Page 18 of The Good Char (Soul Taker)
KIMMY
I couldn’t believe Cindy was missing. What if I never got to see her again? What if they never found her and the last thing we did was fight. I rode my bike as fast as I could to get to my parents’ restaurant. Maybe my parents could help me find her.
I arrived at the back of the restaurant, located in another plaza, dropped my bike and ran through the back door. My heart was breaking with every step I took.
“Mom, Dad!” I sobbed while I walked through the kitchen where several of the workers were cleaning and prepping food for service. They looked at me, saw my current state and quickly got out of my way. My mother was the first to hear me and closed the distance between us.
She took one look at me and pulled me in for a tight hug. “What’s wrong, Kimmy?”
My sobs got worse and I began hiccuping. It was hard for me to get the words out. She grabbed my hand and pulled me into their office for privacy.
“What happened? You are pregnant, aren’t you? Sweetheart, it’s okay, you can still live a great life as a single mom.” She looked like she swallowed a live frog while she was trying her best to comfort me.
“Mom. Once again, for the hundredth time, I'm not pregnant!” I screamed through my sobs.
“Shhh, baby, listen to me. Our workers don’t need to hear about your pregnancy, not right now. It’s not that we are ashamed that you got yourself pregnant at such a young age,” she lied, “but you have us, and we will get through it together as a family.”
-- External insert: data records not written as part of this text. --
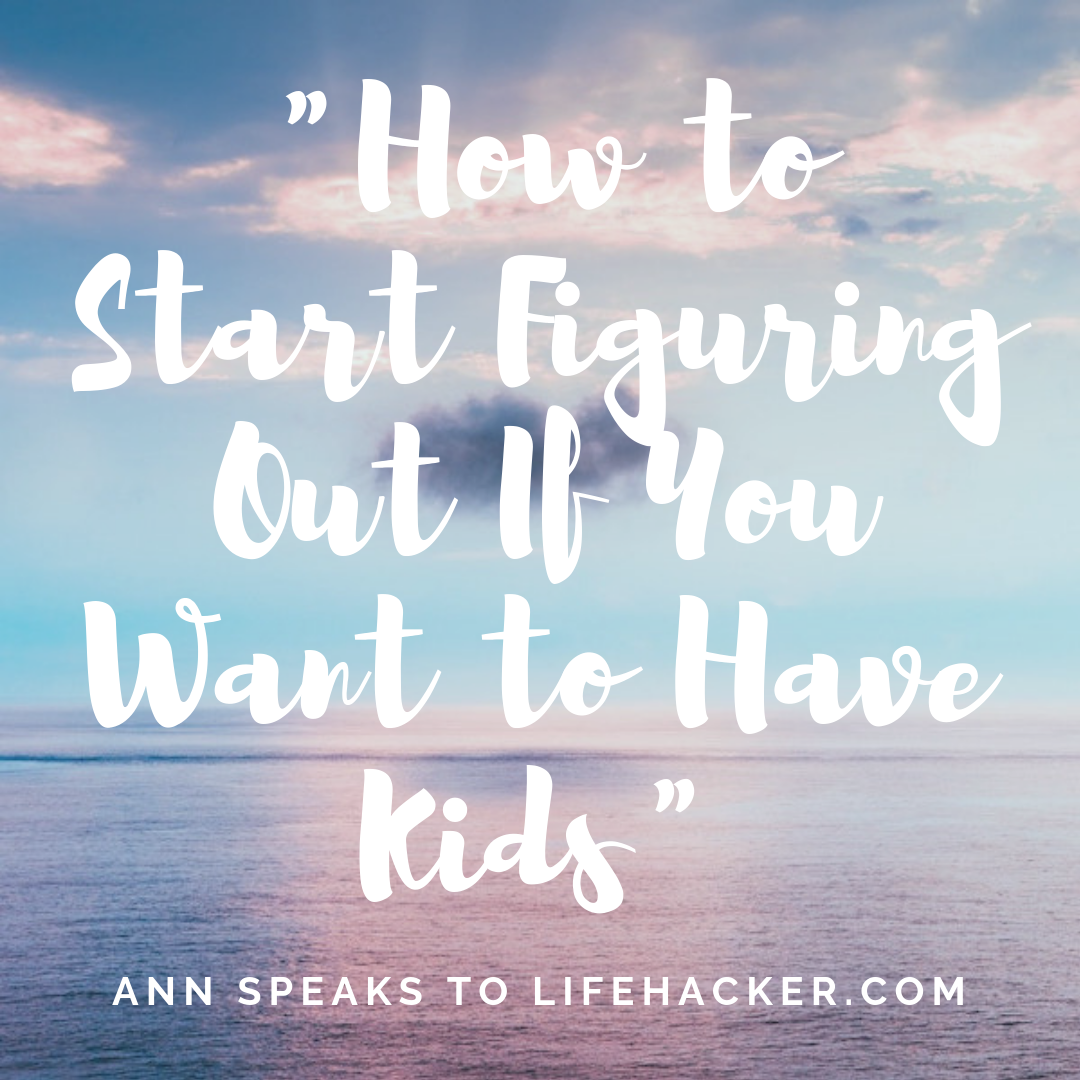 """""""How to Start Figuring Out If You Want to Have Kids"""": Ann Talks to Lifehacker.com"""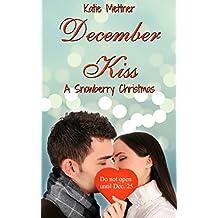 December Kiss: A Small Town Minnesota Wheelchair Romance (The Snowberry Series Book 2)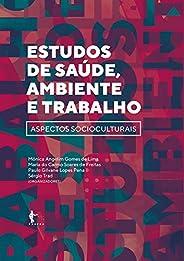 Estudos de saúde, ambiente e trabalho: aspectos socioculturais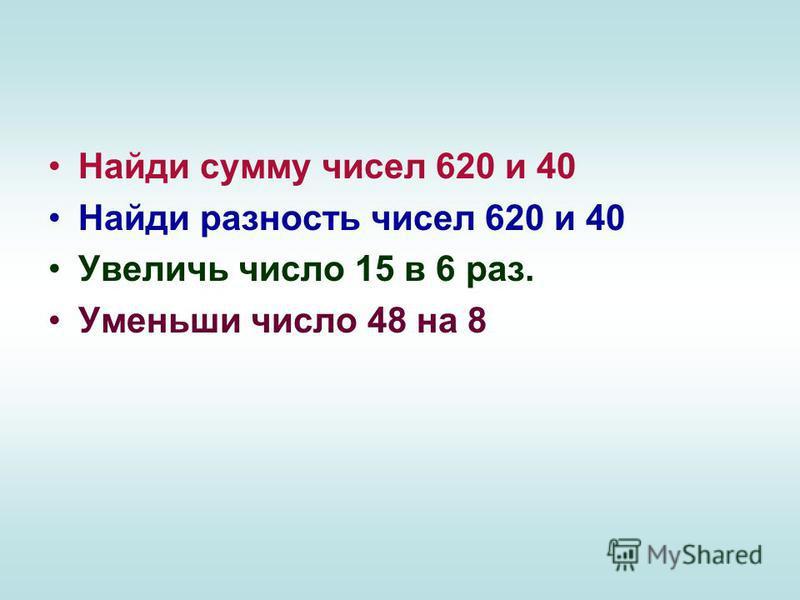 Найди сумму чисел 620 и 40 Найди разность чисел 620 и 40 Увеличь число 15 в 6 раз. Уменьши число 48 на 8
She rocked me back and forth, patting the back of my head, shoving my face against her chest.
Was she listening to anything I was saying?
“Mom!” I cried out, pushing against her forced comfort. This was not what I needed right now! “I’m not pregnant. Cindy went missing and they can’t find her!”
My father came in just as new sobs bursted out. “What is the meaning of this, Margie? What did you say to her?”
“Harold, her friend Cindy went missing,” she informed him before she gasped aloud, turning to me with knowing eyes and grabbed both of my hands.
“You murdered her, didn’t you? Baby, we need to get you out of the country right now!
Harold, we have to fly her out tonight. Do the police suspect you in any way? ”
What?!
My father quickly interjected with his fatherly logic. “No, Margie. If she killed someone’s child she needs to turn herself in and do the right thing. Like I’ve always said, don’t do something if you can’t live with the consequences.”
I watched, dumbstruck at the turn of conversation while my father began pacing around the office with his hands in his pockets.
How in the world did we get to this?
“Both of you, just please, stop! My friend is missing and you both are rambling on and on about nonsense.” I bolted up and stared directly at them, wiping my wet face with the back of my hands.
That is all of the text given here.